Patriarch Bartholomew, spiritual head of the world’s Orthodox Christians, led a two-minute silent prayer aboard the cruise ship in the iceberg-clogged fjord during a symposium he is leading called “The Arctic: Mirror of Life.”
Arctic ice has shrunk this year to the smallest on record and almost all experts say that greenhouse gases from human use of fossil fuels are behind a thaw of recent decades.
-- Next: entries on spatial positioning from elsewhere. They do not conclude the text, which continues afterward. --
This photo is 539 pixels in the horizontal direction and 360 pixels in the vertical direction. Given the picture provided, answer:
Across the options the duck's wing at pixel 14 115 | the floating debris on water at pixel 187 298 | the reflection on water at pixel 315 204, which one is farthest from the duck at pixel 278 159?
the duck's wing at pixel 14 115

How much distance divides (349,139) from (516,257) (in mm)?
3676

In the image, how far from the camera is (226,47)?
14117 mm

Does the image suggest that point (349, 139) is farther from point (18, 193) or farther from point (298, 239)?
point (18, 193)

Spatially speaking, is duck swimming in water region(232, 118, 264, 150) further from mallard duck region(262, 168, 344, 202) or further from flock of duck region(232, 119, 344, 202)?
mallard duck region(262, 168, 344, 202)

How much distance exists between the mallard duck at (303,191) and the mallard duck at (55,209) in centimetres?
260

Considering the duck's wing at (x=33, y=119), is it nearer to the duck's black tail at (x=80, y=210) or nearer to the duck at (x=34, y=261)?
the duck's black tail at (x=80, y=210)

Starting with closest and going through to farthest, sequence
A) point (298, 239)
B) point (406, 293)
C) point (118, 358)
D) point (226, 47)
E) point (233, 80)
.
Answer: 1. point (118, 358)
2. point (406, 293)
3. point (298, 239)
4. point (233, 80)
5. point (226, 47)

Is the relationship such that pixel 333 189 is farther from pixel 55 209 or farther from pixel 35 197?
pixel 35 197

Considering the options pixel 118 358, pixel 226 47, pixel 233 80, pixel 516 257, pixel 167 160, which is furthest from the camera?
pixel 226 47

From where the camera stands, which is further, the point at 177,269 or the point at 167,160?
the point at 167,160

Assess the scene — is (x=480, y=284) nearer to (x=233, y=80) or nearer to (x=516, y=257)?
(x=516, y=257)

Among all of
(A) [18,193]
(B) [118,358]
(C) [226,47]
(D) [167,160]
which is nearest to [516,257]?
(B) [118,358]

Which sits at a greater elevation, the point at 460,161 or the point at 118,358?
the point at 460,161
Warming may also bring rising seas, floods, erosion and desertification.
“We have duties towards our fellow men, but also duties to the whole of creation,” said Rene-Samuel Sirat, a former chief Rabbi of France who was among about 200 participants.
“This prayer is a recognition that we have spoiled the earth and we now need to rectify this by changing our lifestyles,” said Musharraf Hussein, a British Muslim leader. “We seek the help of our creator to acquire the strength and ability to make the necessary changes.”
Pope Benedict gave his backing to the Greenland symposium on Wednesday in a new appeal for protection of the environment, saying issues such as climate change had become gravely important for the entire human race.
During the prayer, which ended with singing by an Inuit choir, the loudest sound was the lapping of water on icebergs in the fjord, participants said.
The North Atlantic island of Greenland has enough ice to raise world sea levels by about 7 meters (23 ft) if it all melted in coming millennia, swamping small island states and vast stretches of coast from Bangladesh to Florida.
Scientists attending the symposium will also explain research into the melt, which is putting pressure on indigenous hunting cultures and wildlife such as polar bears and seals.
“It’s remarkable how little ice there is now compared to when I was here a couple of years ago,” said Grete Hovelsrud, of the Centre for International Climate and Environmental Research in Oslo. “The rate of change has accelerated a lot and people are wondering ‘what is going on?’
“This event sends the message that climate change is upon us and we are all responsible,” said Aqqaluk Lynge, the head of Greenland’s Inuit population. “We must stop harming creation. At this point Inuit philosophy meets all other religions.”